EXERCISE DETAILS: Extend the reply about moving the VFIO code to the real host page size, picking up right after its last sentence.

PASSAGE TO READ:
On Fri, Jul 10, 2015 at 08:43:44PM +1000, Alexey Kardashevskiy wrote:
> These started switching from TARGET_PAGE_MASK (hardcoded as 4K) to
> a real host page size:
> 4e51361d7 "cpu-all: complete "real" host page size API" and
> f7ceed190 "vfio: cpu: Use "real" page size API"
> 
> This finished the transition by:
> - %s/TARGET_PAGE_MASK/qemu_real_host_page_mask/
> - %s/TARGET_PAGE_ALIGN/REAL_HOST_PAGE_ALIGN/
> - removing bitfield length for offsets in VFIOQuirk::data as
> qemu_real_host_page_mask is not a macro

This does not make much sense to me.  f7ceed190 moved to
REAL_HOST_PAGE_SIZE because it's back end stuff that really depends
only on the host page size.

Here you're applying a blanket change to vfio code, in particular to
the DMA handling code, and for DMA both the host and target page size
can be relevant, depending on the details of the IOMMU implementation.

DATA PROVIDED:
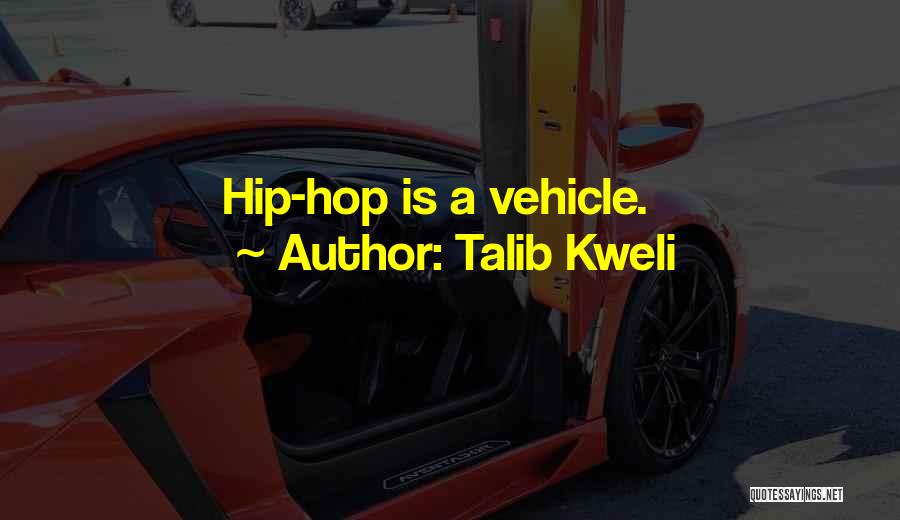 Talib Kweli Quotes: Hip-hop Is A Vehicle.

OUTPUT OF THE TASK:
> This keeps using TARGET_PAGE_MASK for IOMMU regions though as it is
> the minimum page size which IOMMU regions may be using and at the moment
> memory regions do not carry the actual page size.

And this exception also doesn't make much sense to me.  Partly it's
confusing because the listener is doing different things depending on
whether we have a guest visible IOMMU or not.

In short, there doesn't seem to be a coherent explanation here of
where the page size / alignment restriction is coming from, and
therefore whether it needs to be a host page alignment, a guest page
alignment, or both.

> Signed-off-by: Alexey Kardashevskiy <aik@ozlabs.ru>
> ---
> 
> In reality DMA windows are always a lot bigger than a single 4K page
> and aligned to 32/64MB, may be only use here
> qemu_real_host_page_mask?

I don't understand this question either.

-- 
David Gibson			| I'll have my music baroque, and my code
david AT gibson.dropbear.id.au	| minimalist, thank you.  NOT _the_ _other_
				| _way_ _around_!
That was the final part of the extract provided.